Net cash provided by financing activities for the six months ended December 31, 2014 was $485,034 as compared to net cash provided of $1.3 million for the six months ended December 31, 2013. For the six months ended December 31, 2014, net cash provided by financing activities related to proceeds from a related party note of $760,489 offset by repayments on notes payable of $275,455.  For the six months ended December 31, 2013, net cash provided by financing activities related to proceeds from convertible notes and notes payable of $372,750 and proceeds from the exercise of common stock options of $718,415, offset by repayments on notes payable of $12,206.

At December 31, 2014 we had a working capital deficit of $3.6 million and an accumulated deficit of $53.5 million.  The report from our independent registered public accounting firm on our audited financial statements for the nine month transition period ended June 30, 2014 contained an explanatory paragraph regarding doubt as to our ability to continue as a going concern as a result of our net losses in operations. Our sales were not sufficient to pay our operating expenses. We reported a net loss of $697,575 for the six months ended December 31, 2014. There are no assurances that we will report income from operations in any future periods.

Historically, our revenues have not been sufficient to fund our operations and we have relied on capital provided through the sale of equity securities, and various financing arrangements and loans from related parties. At December 31, 2014 we had cash on hand of $11,163.

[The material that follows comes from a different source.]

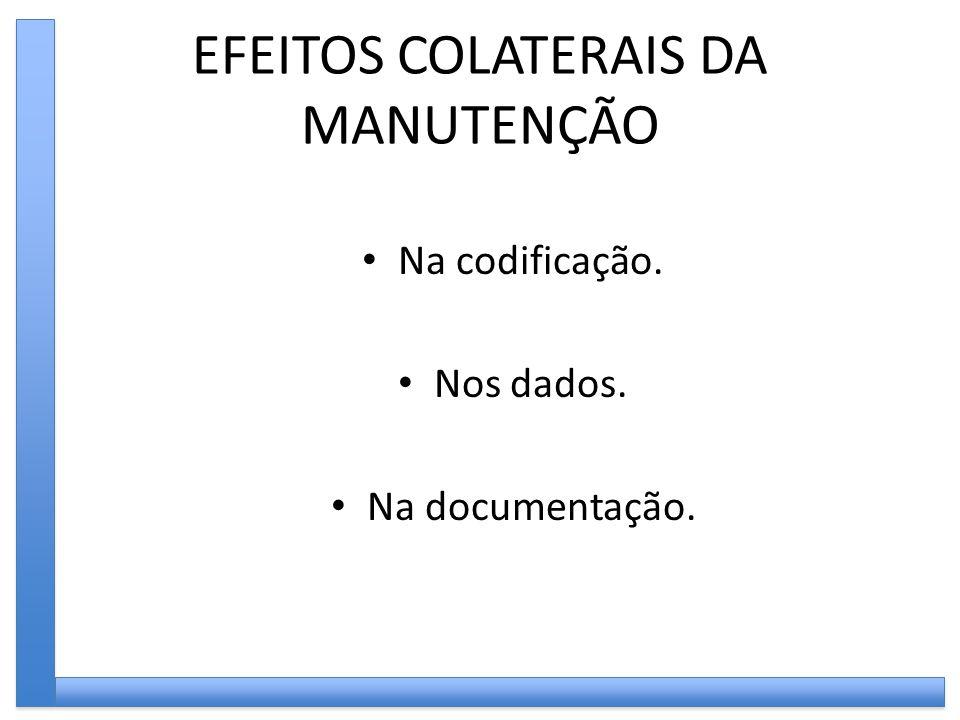 EFEITOS COLATERAIS DA MANUTENÇÃO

We do not have any commitments for capital expenditures.  Our working capital needs in future periods are dependent primarily on the rate at which we can increase our revenues while controlling our expenses and decreasing the use of cash to fund operations.  Additional capital may be needed to fund acquisitions of additional companies or assets, although we are not a party to any pending agreements at this time and, accordingly, cannot estimate the amount of capital which may be necessary, if any, for acquisitions.
 
As long as our cash flow from operations remains insufficient to completely fund operations, we will continue depleting our financial resources and seeking additional capital through equity and/or debt financing.
 
There can be no assurance that acceptable financing can be obtained on suitable terms, if at all. Our ability to continue our existing operations and to continue growth strategy could suffer if we are unable to raise the additional funds on acceptable terms which will have the effect of adversely affecting our ongoing operations and limiting our ability to increase our revenues and maintain profitable operations in the future. If we are unable to secure the necessary additional working capital as needed, we may be forced to curtail some or all of our operations.
 
Item 3.  Quantitative and Qualitative Disclosures About Market Risk
 
Not applicable to a smaller reporting company.
 
Item 4. Controls and Procedures
 
Evaluation of disclosure controls and procedures. Our Chief Executive Officer (“CEO”) and Chief Financial Officer (“CFO”) have evaluated the effectiveness of our disclosure controls and procedures (as defined in the Exchange Act Rules 13a-15(e) and 15d-15(e)) as of the end of the period covered by the Quarterly Report (the “evaluation date’). They have concluded that, as of the evaluation date, these disclosure controls and procedures were effective to provide reasonable assurance that material information required to be disclosed by us in reports that we file or submit under the Exchange Act is recorded, processed, summarized and reported within the time periods specified in SEC rules and forms.
 
Changes in internal control over financial reporting. There have been no changes in our internal control over financial reporting identified in connection with the evaluation required by paragraph (d) of Rules 13a-15 or 15d-15 under the Exchange Act that occurred during the Registrant’s last fiscal quarter, except as noted below, that has materially affected, or is reasonably likely to materially affect, our internal control over financial reporting.  The Company has addressed the deficiencies that existed in the design or operation of our internal control over the calculation of share-based expenses that adversely affected our internal controls and that may be considered to be a material weakness.  Management believes that the correction of the material weaknesses of our disclosure controls and procedures did not have an effect on our company’s financial results.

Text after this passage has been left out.